• [Written problem]:
Return the records word for word, from the line with "Which one is farthest" up to and including the last line of the records, and leave the pictures out.

# Start of Data extract

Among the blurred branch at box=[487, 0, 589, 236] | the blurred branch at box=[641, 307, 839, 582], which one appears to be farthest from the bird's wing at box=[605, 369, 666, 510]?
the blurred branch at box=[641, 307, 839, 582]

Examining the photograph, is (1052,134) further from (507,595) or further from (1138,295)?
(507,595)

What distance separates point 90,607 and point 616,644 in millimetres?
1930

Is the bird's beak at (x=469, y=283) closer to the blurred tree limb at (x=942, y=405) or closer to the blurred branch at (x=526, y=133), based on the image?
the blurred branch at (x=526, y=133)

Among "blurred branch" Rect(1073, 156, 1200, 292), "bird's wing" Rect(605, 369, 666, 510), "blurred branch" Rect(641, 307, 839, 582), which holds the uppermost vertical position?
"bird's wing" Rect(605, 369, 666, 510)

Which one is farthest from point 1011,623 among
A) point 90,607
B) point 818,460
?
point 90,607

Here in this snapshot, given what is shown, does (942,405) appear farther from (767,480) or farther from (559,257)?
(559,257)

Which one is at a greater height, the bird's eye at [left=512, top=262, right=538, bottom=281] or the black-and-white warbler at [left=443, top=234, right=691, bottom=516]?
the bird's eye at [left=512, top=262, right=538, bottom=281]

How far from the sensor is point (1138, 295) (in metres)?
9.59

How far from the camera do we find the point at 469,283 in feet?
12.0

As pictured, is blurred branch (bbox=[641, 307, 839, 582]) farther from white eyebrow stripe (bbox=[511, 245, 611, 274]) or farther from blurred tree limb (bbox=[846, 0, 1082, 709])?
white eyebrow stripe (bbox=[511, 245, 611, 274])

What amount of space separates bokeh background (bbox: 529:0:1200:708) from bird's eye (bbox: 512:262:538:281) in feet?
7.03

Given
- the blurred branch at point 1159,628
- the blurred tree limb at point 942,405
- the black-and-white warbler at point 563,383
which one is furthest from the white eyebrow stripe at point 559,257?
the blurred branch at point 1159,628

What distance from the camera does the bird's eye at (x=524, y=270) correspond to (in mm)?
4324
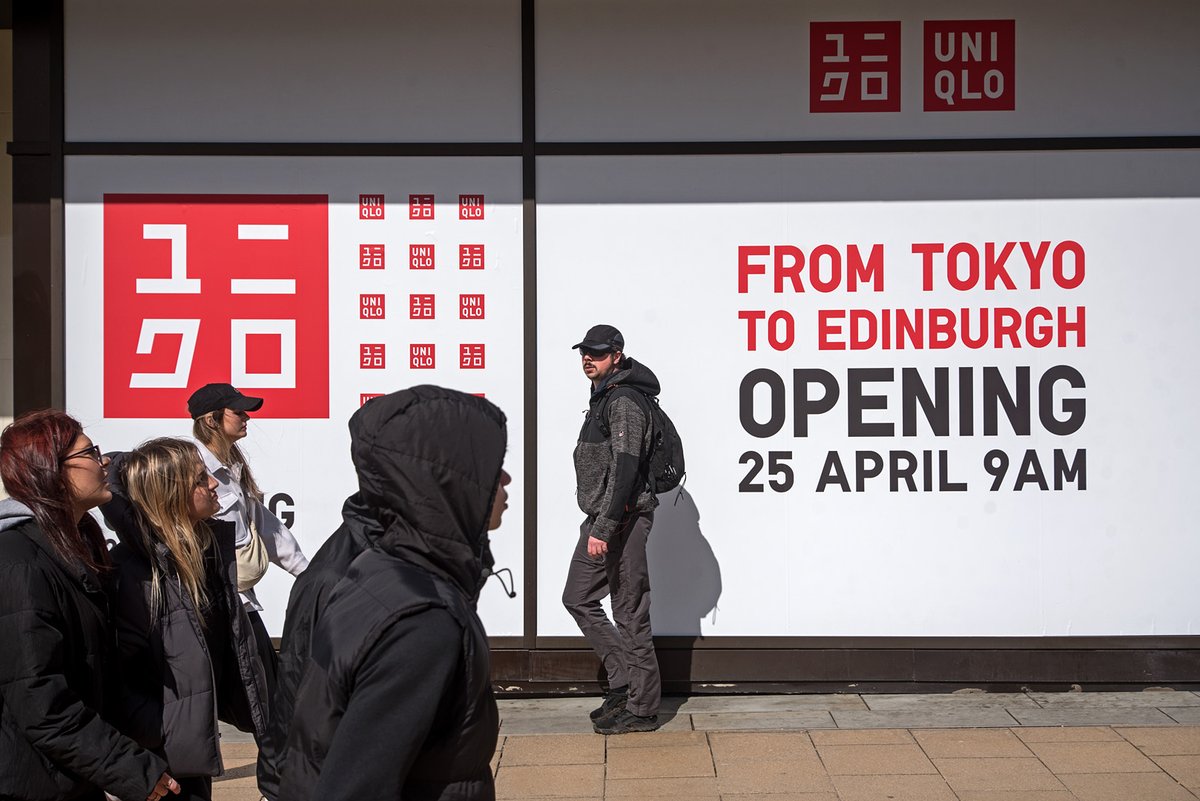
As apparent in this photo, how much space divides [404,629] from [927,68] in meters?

# End of Data extract

• [Reply]:
Which one is farthest from point 1011,623 among
A) point 90,607
B) point 818,460
?
point 90,607

Here in this snapshot, given what is shown, does (942,405) appear farther from (767,480) or farther from (559,257)?
(559,257)

Which one is at a greater height, the bird's eye at [left=512, top=262, right=538, bottom=281] or the black-and-white warbler at [left=443, top=234, right=691, bottom=516]?
the bird's eye at [left=512, top=262, right=538, bottom=281]

How far from the sensor is point (1138, 295) (in metres)?
9.59

How far from the camera do we find the point at 469,283 in feet?
12.0

As pictured, is blurred branch (bbox=[641, 307, 839, 582]) farther from white eyebrow stripe (bbox=[511, 245, 611, 274]) or farther from blurred tree limb (bbox=[846, 0, 1082, 709])?
white eyebrow stripe (bbox=[511, 245, 611, 274])

What amount of space separates bokeh background (bbox: 529:0:1200:708) from bird's eye (bbox: 512:262:538:281) in feet?
7.03

Given
- the blurred branch at point 1159,628
- the blurred tree limb at point 942,405
- the black-and-white warbler at point 563,383
which one is furthest from the white eyebrow stripe at point 559,257?
the blurred branch at point 1159,628

What distance from the camera does the bird's eye at (x=524, y=270) correspond to (in mm)?
4324
As apparent in this photo, how much space divides [404,629] from [927,68] in meters?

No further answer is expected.